In Wahrheit sei ein Frieden für den Kreml-Chef aber keine Option mehr. Zu lange sei auf diesen Krieg hingearbeitet worden, zu deutlich seien die ausgerufenen Ziele, zu groß der Unterschied zwischen der militärischen Stärke der beiden Kriegsparteien.

„Ich sehe überhaupt keinen gesichtswahrenden Ausweg für Putin aus diesem Krieg. Alles andere als ein militärischer Sieg mitsamt der Eroberung Kiews würde ihm als vernichtende Niederlage ausgelegt werden“, so Mangott. Und zwar nicht zwingend in der breiten russischen Bevölkerung, sondern aus Sicht „der Militär- und Geheimdienstelite in Russland“.

Zudem würde ein jähes Kriegsende ohne russischen Sieg, unter welchen Bedingungen auch immer, wohl dazu führen, dass sich die Ukraine noch stärker westlich ausrichten würde als zuvor. „Das Ergebnis wären wohl deutlich ernstere Bestrebungen, schnellstmöglich der EU und der NATO beizutreten“, sagt Mangott.

Und nach dem Krieg?

Völlig unklar ist für den ausgewiesenen Russland-Kenner weiterhin, was Putin nach einem möglichen Sieg überhaupt mit dem Nachbarland vorhabe.
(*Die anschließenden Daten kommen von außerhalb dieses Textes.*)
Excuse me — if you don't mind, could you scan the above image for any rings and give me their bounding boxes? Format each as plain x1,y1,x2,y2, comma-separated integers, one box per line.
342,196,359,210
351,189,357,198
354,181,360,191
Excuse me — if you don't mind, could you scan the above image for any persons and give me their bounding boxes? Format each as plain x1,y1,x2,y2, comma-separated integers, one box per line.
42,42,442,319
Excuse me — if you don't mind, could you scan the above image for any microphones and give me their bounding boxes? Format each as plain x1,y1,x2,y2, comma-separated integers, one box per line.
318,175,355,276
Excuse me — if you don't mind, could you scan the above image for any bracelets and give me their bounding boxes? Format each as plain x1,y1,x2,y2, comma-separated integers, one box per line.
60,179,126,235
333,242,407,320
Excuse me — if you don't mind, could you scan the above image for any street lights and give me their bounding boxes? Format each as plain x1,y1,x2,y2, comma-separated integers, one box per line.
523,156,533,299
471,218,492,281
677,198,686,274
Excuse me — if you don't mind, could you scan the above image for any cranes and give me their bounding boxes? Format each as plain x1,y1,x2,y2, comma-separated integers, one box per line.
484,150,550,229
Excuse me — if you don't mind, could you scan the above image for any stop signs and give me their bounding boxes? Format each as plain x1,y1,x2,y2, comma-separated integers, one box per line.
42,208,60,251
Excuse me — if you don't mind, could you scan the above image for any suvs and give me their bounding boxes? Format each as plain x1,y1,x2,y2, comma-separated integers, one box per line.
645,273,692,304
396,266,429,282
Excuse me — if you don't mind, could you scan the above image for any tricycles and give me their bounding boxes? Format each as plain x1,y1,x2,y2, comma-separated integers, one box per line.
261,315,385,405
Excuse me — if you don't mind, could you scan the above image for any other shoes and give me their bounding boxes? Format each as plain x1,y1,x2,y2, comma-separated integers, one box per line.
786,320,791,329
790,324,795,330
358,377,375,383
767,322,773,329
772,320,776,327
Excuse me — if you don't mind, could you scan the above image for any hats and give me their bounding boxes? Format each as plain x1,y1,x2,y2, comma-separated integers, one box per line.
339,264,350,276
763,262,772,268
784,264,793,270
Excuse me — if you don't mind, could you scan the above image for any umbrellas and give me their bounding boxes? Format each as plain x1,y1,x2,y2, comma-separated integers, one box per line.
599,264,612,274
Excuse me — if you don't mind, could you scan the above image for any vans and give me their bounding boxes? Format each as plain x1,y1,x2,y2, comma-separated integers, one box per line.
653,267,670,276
Selbst wenn die aktuelle ukrainische Regierung durch eine moskau-treue Marionettenregierung ersetzt werden würde – „die ukrainische Bevölkerung steht Russland feindlicher gegenüber als jemals zuvor.

Man müsste im Grunde das ganze Land langfristig militärisch besetzen, um auch nur annähernde Stabilität zu garantieren. Und trotzdem dürften militärischer Widerstand und ziviler Ungehorsam in weiten Teilen der Ukraine auf Jahre hinaus an der Tagesordnung stehen“.